Die alten Beschreibungen der arabischen Oud sind so präzise, dass es möglich ist, ein Instrument zu konstruieren, das dem Vorbild aus dem 14. Jahrhundert entspricht. Von dem Philosophen und Musiktheoretiker al-Kindi aus dem 9. Jahrhundert wissen wir, dass der Barbat vier seidene Saiten hatte, wie sie sich auch bei der Pipa und der Biwa finden, während für die Oud Darmsaiten üblich wurden (heute meist ersetzt durch synthetische Materialien, die weniger empfindlich auf Feuchtigkeitsschwankungen reagieren). Bei der Beschreibung eines Saiteninstruments darf man allerdings nicht vergessen, dass die Spieltechnik häufig wichtiger ist als Form und Material. Die Pipa etwa sieht der Biwa sehr ähnlich, doch wird Letztere mit einem großen dreieckigen Plektrum gespielt, wodurch vollkommen andere Klänge und Wirkungen erzielt werden. Ebenso wird die europäische Laute mit den Fingerspitzen gezupft, die Oud dagegen mit einem Plektrum gespielt.

Die Frage, ob die historische Oud Bünde hatte, konnte kürzlich nach umfangreichen wissenschaftlichen Untersuchungen beantwortet werden. Die halbkonische Form des Halses, der geringe Abstand zwischen den Saiten und dem Griffbrett sowie die nicht temperierten Skalen, die auf leichten Abweichungen in der Intonation beruhen, lassen Bünde unrealistisch erscheinen. Eine alte Anekdote berichtet von einem berühmten frühen Musiker, der aufgefordert wurde, auf einer absichtlich verstimmten Laute zu spielen. Er meisterte diese Herausforderung mühelos und reproduzierte die Melodie vollkommen korrekt, was nur auf einem glatten Hals ohne Bünde möglich ist. (Dagegen sind Bünde für harmonisch strukturierte und polyphone Musik unerlässlich, und ihre genaue Positionierung war während des europäischen Barocks Gegenstand detaillierter Studien.)

 

Nach Europa

Infolge der arabischen Eroberung der Iberischen Halbinsel, die im Jahr 711 begann, wurden in der christlichen Welt viele Musikinstrumente aus dem Nahen Osten übernommen. Die früheste bekannte europäische Darstellung einer Laute findet sich an einer Skulptur aus dem späten 11. Jahrhundert in der Kathedrale von Jaca in Aragon. Um 1280 wurde eine Oud in der spanischen Musikhandschrift der Cantigas de Santa Maria abgebildet.

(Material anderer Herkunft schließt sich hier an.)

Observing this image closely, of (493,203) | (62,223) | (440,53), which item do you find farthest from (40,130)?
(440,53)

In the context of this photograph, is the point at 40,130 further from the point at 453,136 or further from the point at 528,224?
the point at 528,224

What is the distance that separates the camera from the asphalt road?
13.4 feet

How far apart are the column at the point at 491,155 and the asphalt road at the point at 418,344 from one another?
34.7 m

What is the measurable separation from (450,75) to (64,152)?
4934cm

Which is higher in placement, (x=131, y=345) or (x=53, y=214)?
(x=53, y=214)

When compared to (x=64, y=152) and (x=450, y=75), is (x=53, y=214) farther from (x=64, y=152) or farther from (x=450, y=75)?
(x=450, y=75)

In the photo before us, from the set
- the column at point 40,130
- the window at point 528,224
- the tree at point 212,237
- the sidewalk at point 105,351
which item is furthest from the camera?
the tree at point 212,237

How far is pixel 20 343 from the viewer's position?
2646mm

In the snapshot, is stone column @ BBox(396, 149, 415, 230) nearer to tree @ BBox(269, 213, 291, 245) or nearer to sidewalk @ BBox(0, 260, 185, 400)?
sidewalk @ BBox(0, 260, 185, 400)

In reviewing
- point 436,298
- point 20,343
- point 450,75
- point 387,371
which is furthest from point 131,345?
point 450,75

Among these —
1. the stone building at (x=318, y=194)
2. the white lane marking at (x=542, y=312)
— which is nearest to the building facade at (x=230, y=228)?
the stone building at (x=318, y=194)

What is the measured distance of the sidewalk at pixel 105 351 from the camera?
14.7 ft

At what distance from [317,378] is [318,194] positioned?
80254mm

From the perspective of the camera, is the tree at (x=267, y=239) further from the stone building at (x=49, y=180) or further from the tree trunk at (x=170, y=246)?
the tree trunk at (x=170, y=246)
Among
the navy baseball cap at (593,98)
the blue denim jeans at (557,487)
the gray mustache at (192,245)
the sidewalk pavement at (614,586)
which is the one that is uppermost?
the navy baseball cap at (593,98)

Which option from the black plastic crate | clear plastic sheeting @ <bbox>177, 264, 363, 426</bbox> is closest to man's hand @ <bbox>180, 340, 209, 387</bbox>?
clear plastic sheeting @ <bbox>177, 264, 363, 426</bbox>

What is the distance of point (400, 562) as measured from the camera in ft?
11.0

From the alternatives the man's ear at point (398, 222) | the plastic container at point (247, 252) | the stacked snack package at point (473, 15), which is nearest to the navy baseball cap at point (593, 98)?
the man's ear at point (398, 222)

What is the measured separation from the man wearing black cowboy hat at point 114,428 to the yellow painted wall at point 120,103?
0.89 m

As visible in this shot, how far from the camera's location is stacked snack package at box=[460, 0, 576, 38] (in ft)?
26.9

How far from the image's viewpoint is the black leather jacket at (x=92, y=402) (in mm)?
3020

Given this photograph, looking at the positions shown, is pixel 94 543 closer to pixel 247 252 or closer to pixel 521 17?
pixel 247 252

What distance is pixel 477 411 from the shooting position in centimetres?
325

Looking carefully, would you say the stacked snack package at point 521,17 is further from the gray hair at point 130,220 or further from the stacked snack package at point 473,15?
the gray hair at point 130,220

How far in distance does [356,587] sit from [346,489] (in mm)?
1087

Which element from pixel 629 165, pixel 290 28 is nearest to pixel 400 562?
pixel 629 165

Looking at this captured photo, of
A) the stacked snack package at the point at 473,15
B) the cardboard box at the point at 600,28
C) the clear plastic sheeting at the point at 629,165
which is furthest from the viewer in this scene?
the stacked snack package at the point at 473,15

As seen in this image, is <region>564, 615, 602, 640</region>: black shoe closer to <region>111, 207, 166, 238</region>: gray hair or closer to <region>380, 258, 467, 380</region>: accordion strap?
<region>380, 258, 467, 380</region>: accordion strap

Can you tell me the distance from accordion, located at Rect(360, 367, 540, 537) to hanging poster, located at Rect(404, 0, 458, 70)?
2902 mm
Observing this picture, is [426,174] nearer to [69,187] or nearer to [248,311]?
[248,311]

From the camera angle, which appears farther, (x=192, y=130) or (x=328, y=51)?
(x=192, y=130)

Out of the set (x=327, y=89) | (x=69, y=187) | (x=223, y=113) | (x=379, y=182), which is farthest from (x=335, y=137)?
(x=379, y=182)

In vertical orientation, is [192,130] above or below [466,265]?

Dieses Instrument hat neun Saiten, wahrscheinlich vier Paare plus eine Einzelsaite, und wird nach wie vor mit einem Plektrum gespielt. Die Laute begann sich im 14. Jahrhundert in ganz Europa zu verbreiten und blieb mehr als 300 Jahre lang eines der wichtigsten Instrumente, wobei sie zahlreiche Modifikationen und Abwandlungen erfuhr. Merkwürdigerweise verschwand sie um das Jahr 1780 herum und wurde durch die Gitarre ersetzt, tauchte jedoch im 20. Jahrhundert wieder auf. Charakteristisch für die frühesten europäischen Lauten sind ihre Leichtigkeit und das verwendete Holz, wobei die Holzstreifen, aus denen der Korpus der Instrumente gebaut ist, oft nur einen Millimeter dick sind. Dadurch sind sie äußerst fragil, sodass von der großen Anzahl der hergestellten Lauten nur sehr wenige erhalten blieben. Ein weiteres wichtiges Merkmal ist, dass diese Instrumente mit mehreren Fingern gezupft wurden, um den Anforderungen von Polyphonie und Kontrapunkt gerecht zu werden.

Bei der Entwicklung der verschiedenen Mitglieder der Oud-Familie zu ihren zahlreichen nationalen und lokalen Varianten bestand eine allgemeine Tendenz darin, Saiten hinzuzufügen und die Größe und Lautstärke des Instruments zu steigern. Persische Miniaturen aus dem 16. und 17. Jahrhundert zeigen eine riesige Schahrud oder „königliche Laute“, hinter der der Musiker fast verschwindet. Ungefähr zur gleichen Zeit entstand in Italien die Theorbe (auch Chitarrone genannt), die nicht weniger als 14 Saiten hat und fast zwei Meter messen kann.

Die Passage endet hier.